Texte source →
Tant de merveilles ne se sont pas opérées à Troïtza sans éveiller dans le cœur des souverains ces sentimens de piété fastueuse qui se manifestent par des actes de munificence. Ceux-ci ont agrandi ses domaines, ceux-là lui ont donné à pleines mains, comme des rois d’Orient, des perles et des rubis. Au xve siècle, le couvent de Saint-Serge, naguère encore si pauvre et si obscur, était propriétaire et maître de plus de cent mille paysans. Un ukase de Catherine II l’a dépossédé de cette propriété ; mais il lui est resté des maisons, des fermes, des enclos, et en comptant le produit de ses terres et des offrandes des pèlerins on évalue le revenu annuel du cloître à environ 300,000 fr.

Rester à Moscou sans aller à Troïtza, c’est rester à Naples sans monter au Vésuve, à Londres sans descendre sous les voûtes du Tunnel, à Stockholm sans gravir les sentiers pittoresques du Mosebacken. Troïtza est le premier nom que les Russes citent aux voyageurs et l’un des premiers édifices qu’ils lui signalent après le Kremlin. « N’irez-vous pas à Troïtza ? me dit un de ces bons Moscovites qui s’était fait avec une parfaite gracieuseté mon cicérone. — Oui, sans doute, j’y pense depuis que je suis ici. » Et le lendemain il arrivait à la porte de mon hôtel avec une large voiture à six chevaux, un postillon en tête, un cocher sur le siége, deux de ses amis à côté de lui, et les coffres remplis de verres, d’assiettes, de provisions de toute sorte. « Que dirait l’humble saint Serge, lui demandai-je, s’il nous voyait aller ainsi en pèlerinage à son couvent, avec ces bouteilles de vin de Champagne et ces pâtés de Moscou ? — Saint Serge, me répondit-il avec l’accent de l’humilité chrétienne, était un homme de Dieu, et nous autres nous ne sommes que de pauvres gens du monde assujétis encore aux besoins matériels ; d’ailleurs, quand vous entrerez dans nos auberges, vous verrez que nous n’avons pas pris une précaution tout-à-fait inutile. »

Énoncé →
Transcrivez tout le passage du texte sur Troïtza, depuis « Tant de merveilles » jusqu'à « à environ 300,000 fr. ».

Données →
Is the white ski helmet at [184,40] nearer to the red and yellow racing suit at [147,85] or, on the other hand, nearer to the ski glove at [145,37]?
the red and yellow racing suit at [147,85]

Corrigé →
Tant de merveilles ne se sont pas opérées à Troïtza sans éveiller dans le cœur des souverains ces sentimens de piété fastueuse qui se manifestent par des actes de munificence. Ceux-ci ont agrandi ses domaines, ceux-là lui ont donné à pleines mains, comme des rois d’Orient, des perles et des rubis. Au xve siècle, le couvent de Saint-Serge, naguère encore si pauvre et si obscur, était propriétaire et maître de plus de cent mille paysans. Un ukase de Catherine II l’a dépossédé de cette propriété ; mais il lui est resté des maisons, des fermes, des enclos, et en comptant le produit de ses terres et des offrandes des pèlerins on évalue le revenu annuel du cloître à environ 300,000 fr.